- _TASKS TO PERFORM_:
(1) According to the text on dude food, what is the title of Emily Contois's new book?
(2) Retype the part of the text on dude food that opens with the words containing "With her new" and closes with "the dude eats.".
(3) Extend the text on dude food past its last sentence.

- _PAGE_:
In the later aughts, as the economy crashed and the Great Recession took hold, a powerful new species of American male emerged: the dude.
Dudes, as a category, are easy to locate but hard to define. While they have existed in some form for at least the last century, the modern dude is ubiquitous and frustrating. He is the charming slacker, the underachiever, the sweet schlub who could try harder but doesn’t, Seth Rogen. He challenges conventional notions of masculinity while at the same time confirming them. It is because he is male, often white, buoyed by deep homosocial relationships but almost definitely straight, that the dude has the luxury of opting out. His is a more flexible version of American manhood, one that is markedly easier to achieve. The dude does not stoop to striving; instead, he eats chicken wings.
With her new book, Diners, Dudes, and Diets, food scholar Emily Contois is less interested in the particulars of dudeness than she is in what the dude means. If the dude is a cultural construct, then what does he say about the obsessions and anxieties of the culture that constructed him? What is the dude’s meaning, and what is his purpose? For answers, we need only look at how the dude eats.
For all his endearing shortcomings as an individual, the dude, as a trope, is socially useful. “Post-2000 America proved a tumultuous place for the ongoing negotiation of gender,” writes Contois, arguing that the dude offered a kind of solution. His was a more flexible interpretation of masculinity. For food marketers in particular, who had struggled to figure out how to sell products that had been coded “feminine” to men without threatening their masculinity, he was catnip.
“By and large, dude food’s flavors and ingredients align with conventional notions of masculine foods and food attributes, but with a dude twist,” writes Contois. “Dude food,” heavy on meat, spice, and grease, is not simply a cuisine, but a lifestyle. “Devoured within moments of leisure, relaxation, and informality, dude food transcends ingredients and flavors,” she explains, “as it indexes the dude’s anti-professionalism and slacker-friendly ease.” With the right attitude, any food can be dude food; dude food, like a dude, has room to move.

- _MATERIAL SHOWN_:
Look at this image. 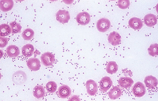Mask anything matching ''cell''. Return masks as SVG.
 <instances>
[{
  "label": "cell",
  "mask_w": 158,
  "mask_h": 101,
  "mask_svg": "<svg viewBox=\"0 0 158 101\" xmlns=\"http://www.w3.org/2000/svg\"><path fill=\"white\" fill-rule=\"evenodd\" d=\"M14 3L12 0H2L0 1V8L2 11L6 12L13 8Z\"/></svg>",
  "instance_id": "cell-18"
},
{
  "label": "cell",
  "mask_w": 158,
  "mask_h": 101,
  "mask_svg": "<svg viewBox=\"0 0 158 101\" xmlns=\"http://www.w3.org/2000/svg\"><path fill=\"white\" fill-rule=\"evenodd\" d=\"M132 91L135 96L140 98L145 95L146 90L144 85L140 82L138 81L133 86Z\"/></svg>",
  "instance_id": "cell-1"
},
{
  "label": "cell",
  "mask_w": 158,
  "mask_h": 101,
  "mask_svg": "<svg viewBox=\"0 0 158 101\" xmlns=\"http://www.w3.org/2000/svg\"><path fill=\"white\" fill-rule=\"evenodd\" d=\"M20 50L18 47L15 45H11L6 49V53L10 58H15L20 55Z\"/></svg>",
  "instance_id": "cell-15"
},
{
  "label": "cell",
  "mask_w": 158,
  "mask_h": 101,
  "mask_svg": "<svg viewBox=\"0 0 158 101\" xmlns=\"http://www.w3.org/2000/svg\"><path fill=\"white\" fill-rule=\"evenodd\" d=\"M129 27L133 29L139 30L143 27V21L139 18L133 17L129 21Z\"/></svg>",
  "instance_id": "cell-12"
},
{
  "label": "cell",
  "mask_w": 158,
  "mask_h": 101,
  "mask_svg": "<svg viewBox=\"0 0 158 101\" xmlns=\"http://www.w3.org/2000/svg\"><path fill=\"white\" fill-rule=\"evenodd\" d=\"M0 35L2 37L10 35L11 33V29L9 25L6 24H1L0 25Z\"/></svg>",
  "instance_id": "cell-22"
},
{
  "label": "cell",
  "mask_w": 158,
  "mask_h": 101,
  "mask_svg": "<svg viewBox=\"0 0 158 101\" xmlns=\"http://www.w3.org/2000/svg\"><path fill=\"white\" fill-rule=\"evenodd\" d=\"M111 25L110 21L108 19L102 18L98 21L96 27L100 32L104 33L110 29Z\"/></svg>",
  "instance_id": "cell-4"
},
{
  "label": "cell",
  "mask_w": 158,
  "mask_h": 101,
  "mask_svg": "<svg viewBox=\"0 0 158 101\" xmlns=\"http://www.w3.org/2000/svg\"><path fill=\"white\" fill-rule=\"evenodd\" d=\"M70 18L69 12L66 10H59L56 14V20L61 23H68Z\"/></svg>",
  "instance_id": "cell-3"
},
{
  "label": "cell",
  "mask_w": 158,
  "mask_h": 101,
  "mask_svg": "<svg viewBox=\"0 0 158 101\" xmlns=\"http://www.w3.org/2000/svg\"><path fill=\"white\" fill-rule=\"evenodd\" d=\"M145 86L150 89H153L157 87L158 80L155 77L148 76L146 77L144 81Z\"/></svg>",
  "instance_id": "cell-11"
},
{
  "label": "cell",
  "mask_w": 158,
  "mask_h": 101,
  "mask_svg": "<svg viewBox=\"0 0 158 101\" xmlns=\"http://www.w3.org/2000/svg\"><path fill=\"white\" fill-rule=\"evenodd\" d=\"M108 94L109 98L112 100H114L121 96L122 91L119 87L115 86L110 89Z\"/></svg>",
  "instance_id": "cell-17"
},
{
  "label": "cell",
  "mask_w": 158,
  "mask_h": 101,
  "mask_svg": "<svg viewBox=\"0 0 158 101\" xmlns=\"http://www.w3.org/2000/svg\"><path fill=\"white\" fill-rule=\"evenodd\" d=\"M158 47L157 43L151 45L148 49L149 55L153 57L158 55Z\"/></svg>",
  "instance_id": "cell-26"
},
{
  "label": "cell",
  "mask_w": 158,
  "mask_h": 101,
  "mask_svg": "<svg viewBox=\"0 0 158 101\" xmlns=\"http://www.w3.org/2000/svg\"><path fill=\"white\" fill-rule=\"evenodd\" d=\"M27 65L29 69L34 71L39 70L41 67L40 61L37 58H31L28 59Z\"/></svg>",
  "instance_id": "cell-8"
},
{
  "label": "cell",
  "mask_w": 158,
  "mask_h": 101,
  "mask_svg": "<svg viewBox=\"0 0 158 101\" xmlns=\"http://www.w3.org/2000/svg\"><path fill=\"white\" fill-rule=\"evenodd\" d=\"M10 24L11 28L12 34H17L21 32L22 27L20 24L16 22L13 21L10 22Z\"/></svg>",
  "instance_id": "cell-24"
},
{
  "label": "cell",
  "mask_w": 158,
  "mask_h": 101,
  "mask_svg": "<svg viewBox=\"0 0 158 101\" xmlns=\"http://www.w3.org/2000/svg\"><path fill=\"white\" fill-rule=\"evenodd\" d=\"M34 50L35 48L33 45L31 43H27L23 47L22 53L24 57L29 58L33 55Z\"/></svg>",
  "instance_id": "cell-19"
},
{
  "label": "cell",
  "mask_w": 158,
  "mask_h": 101,
  "mask_svg": "<svg viewBox=\"0 0 158 101\" xmlns=\"http://www.w3.org/2000/svg\"><path fill=\"white\" fill-rule=\"evenodd\" d=\"M118 69V66L116 62L114 61H110L107 64L106 71L108 74L112 75L116 73Z\"/></svg>",
  "instance_id": "cell-21"
},
{
  "label": "cell",
  "mask_w": 158,
  "mask_h": 101,
  "mask_svg": "<svg viewBox=\"0 0 158 101\" xmlns=\"http://www.w3.org/2000/svg\"><path fill=\"white\" fill-rule=\"evenodd\" d=\"M113 82L109 77L105 76L102 78L99 83L100 88L102 91L105 93L111 88Z\"/></svg>",
  "instance_id": "cell-7"
},
{
  "label": "cell",
  "mask_w": 158,
  "mask_h": 101,
  "mask_svg": "<svg viewBox=\"0 0 158 101\" xmlns=\"http://www.w3.org/2000/svg\"><path fill=\"white\" fill-rule=\"evenodd\" d=\"M117 5L121 9H125L129 7L130 1L129 0H119L118 1Z\"/></svg>",
  "instance_id": "cell-27"
},
{
  "label": "cell",
  "mask_w": 158,
  "mask_h": 101,
  "mask_svg": "<svg viewBox=\"0 0 158 101\" xmlns=\"http://www.w3.org/2000/svg\"><path fill=\"white\" fill-rule=\"evenodd\" d=\"M87 93L91 96H94L98 92L97 83L94 80H89L86 83Z\"/></svg>",
  "instance_id": "cell-6"
},
{
  "label": "cell",
  "mask_w": 158,
  "mask_h": 101,
  "mask_svg": "<svg viewBox=\"0 0 158 101\" xmlns=\"http://www.w3.org/2000/svg\"><path fill=\"white\" fill-rule=\"evenodd\" d=\"M46 88L49 93H55L57 89V84L54 81H50L47 83Z\"/></svg>",
  "instance_id": "cell-25"
},
{
  "label": "cell",
  "mask_w": 158,
  "mask_h": 101,
  "mask_svg": "<svg viewBox=\"0 0 158 101\" xmlns=\"http://www.w3.org/2000/svg\"><path fill=\"white\" fill-rule=\"evenodd\" d=\"M143 20L145 25L149 27H153L157 23V17L153 14L149 13L146 15Z\"/></svg>",
  "instance_id": "cell-13"
},
{
  "label": "cell",
  "mask_w": 158,
  "mask_h": 101,
  "mask_svg": "<svg viewBox=\"0 0 158 101\" xmlns=\"http://www.w3.org/2000/svg\"><path fill=\"white\" fill-rule=\"evenodd\" d=\"M41 59L43 65L46 67L52 66L56 61L55 56L48 52L42 54Z\"/></svg>",
  "instance_id": "cell-2"
},
{
  "label": "cell",
  "mask_w": 158,
  "mask_h": 101,
  "mask_svg": "<svg viewBox=\"0 0 158 101\" xmlns=\"http://www.w3.org/2000/svg\"><path fill=\"white\" fill-rule=\"evenodd\" d=\"M8 43L7 38L1 36V38H0V47H1V48L5 47L8 44Z\"/></svg>",
  "instance_id": "cell-28"
},
{
  "label": "cell",
  "mask_w": 158,
  "mask_h": 101,
  "mask_svg": "<svg viewBox=\"0 0 158 101\" xmlns=\"http://www.w3.org/2000/svg\"><path fill=\"white\" fill-rule=\"evenodd\" d=\"M118 83L121 88H127L132 86L133 84L134 83V81L132 78L130 77H123L119 78Z\"/></svg>",
  "instance_id": "cell-16"
},
{
  "label": "cell",
  "mask_w": 158,
  "mask_h": 101,
  "mask_svg": "<svg viewBox=\"0 0 158 101\" xmlns=\"http://www.w3.org/2000/svg\"><path fill=\"white\" fill-rule=\"evenodd\" d=\"M33 96L38 99H40L44 97L45 91L44 88L41 85H37L33 88Z\"/></svg>",
  "instance_id": "cell-20"
},
{
  "label": "cell",
  "mask_w": 158,
  "mask_h": 101,
  "mask_svg": "<svg viewBox=\"0 0 158 101\" xmlns=\"http://www.w3.org/2000/svg\"><path fill=\"white\" fill-rule=\"evenodd\" d=\"M121 38L122 37L118 32L113 31L109 35L108 41L112 46H116L120 44Z\"/></svg>",
  "instance_id": "cell-9"
},
{
  "label": "cell",
  "mask_w": 158,
  "mask_h": 101,
  "mask_svg": "<svg viewBox=\"0 0 158 101\" xmlns=\"http://www.w3.org/2000/svg\"><path fill=\"white\" fill-rule=\"evenodd\" d=\"M58 93L61 98L65 99L71 95L72 91L71 88L67 85H63L59 87Z\"/></svg>",
  "instance_id": "cell-14"
},
{
  "label": "cell",
  "mask_w": 158,
  "mask_h": 101,
  "mask_svg": "<svg viewBox=\"0 0 158 101\" xmlns=\"http://www.w3.org/2000/svg\"><path fill=\"white\" fill-rule=\"evenodd\" d=\"M35 35V32L32 29L26 28L22 32V36L24 39L30 41L32 39Z\"/></svg>",
  "instance_id": "cell-23"
},
{
  "label": "cell",
  "mask_w": 158,
  "mask_h": 101,
  "mask_svg": "<svg viewBox=\"0 0 158 101\" xmlns=\"http://www.w3.org/2000/svg\"><path fill=\"white\" fill-rule=\"evenodd\" d=\"M26 80V74L23 71H17L13 75V81L15 84H23L25 83Z\"/></svg>",
  "instance_id": "cell-10"
},
{
  "label": "cell",
  "mask_w": 158,
  "mask_h": 101,
  "mask_svg": "<svg viewBox=\"0 0 158 101\" xmlns=\"http://www.w3.org/2000/svg\"><path fill=\"white\" fill-rule=\"evenodd\" d=\"M76 19L78 24L80 25L85 26L90 22L91 17L90 15L87 12H83L78 14Z\"/></svg>",
  "instance_id": "cell-5"
}]
</instances>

- _IN RESPONSE_:
(1) Diners, Dudes, and Diets

(2)
With her new book, Diners, Dudes, and Diets, food scholar Emily Contois is less interested in the particulars of dudeness than she is in what the dude means. If the dude is a cultural construct, then what does he say about the obsessions and anxieties of the culture that constructed him? What is the dude’s meaning, and what is his purpose? For answers, we need only look at how the dude eats.

(3)
I talked to Contois about dudes: What do they eat? What does that say about us? How do dudes fit in with other subcategories of men who eat food? Do dudes intermittently fast? Our conversation has been condensed and edited for clarity.
You argue that one of the places we can see shifting ideas of masculinity is in the conversations happening around eating. What makes food such a good lens?
I was interested in this fear of gender contamination, which is a marketing concept [essentially, consumer resistance to buying products aimed at another gender], and seeing how that played out culturally. And that’s so much more profound with food because we eat it. It comes into our bodies, and that intimacy is part of what ups the stakes and makes it this anxious terrain where we see these kinds of conversations happen.
At one point, when you’re defining “dude food,” you describe it as “comfort food, but with an edge of competitive destruction.” That felt really right to me — when I think about quintessential “dude food,” I think about enormous quantities of delicious things that will leave me feeling vaguely ill. What’s going on there?
Comfort foods — a cheeseburger or grilled cheese or nachos — are foods that some of us do eat. When we’ve had a bad day at work or things aren’t going our way, they’re foods we turn to. Dude food is just sort of turning the dial right up to 11.
I like to show this picture of a burger that’s explicitly called The Four Horsemen of the Apocalypse. This burger is coming for you. It’s so big, it’s so full of fried things, it’s so over the top. It’s a test to your manhood: Can you eat this, even if it’s really big or really spicy? But it doesn’t come without consequences, whether it’s having acid reflux afterward or a horrible stomach ache or whatever. I wrote about Hot Ones [a YouTube show where celebrities are interviewed while eating hot wings], and they’ll often say things like, “Oh, this is gonna hurt terribly coming out tomorrow!” They talk about this process of waste coming out of the body, which isn’t often discussed. But dude food pushes back.
Why is the dude so useful to advertisers — especially when they’re trying to get men to buy supposedly un-manly stuff? You talk about the dude selling Coke Zero. The dude selling yogurt.
The argument I’m making is that because the dude doesn’t care — because he’s ironic and winking and nonchalant and everything kind of at a distance — the dude can engage with food, he can engage with cooking, he can watch food TV, and it doesn’t impinge on his masculinity. The risk is lower because he’s not fully invested.
One thing that strikes me about “dude food” is that maybe it requires stamina, but it doesn’t require expertise. It’s not really about connoisseurship. The dude isn’t telling you about the particular Mosaic hops in his craft beer. The dude is different from the sous vide bro.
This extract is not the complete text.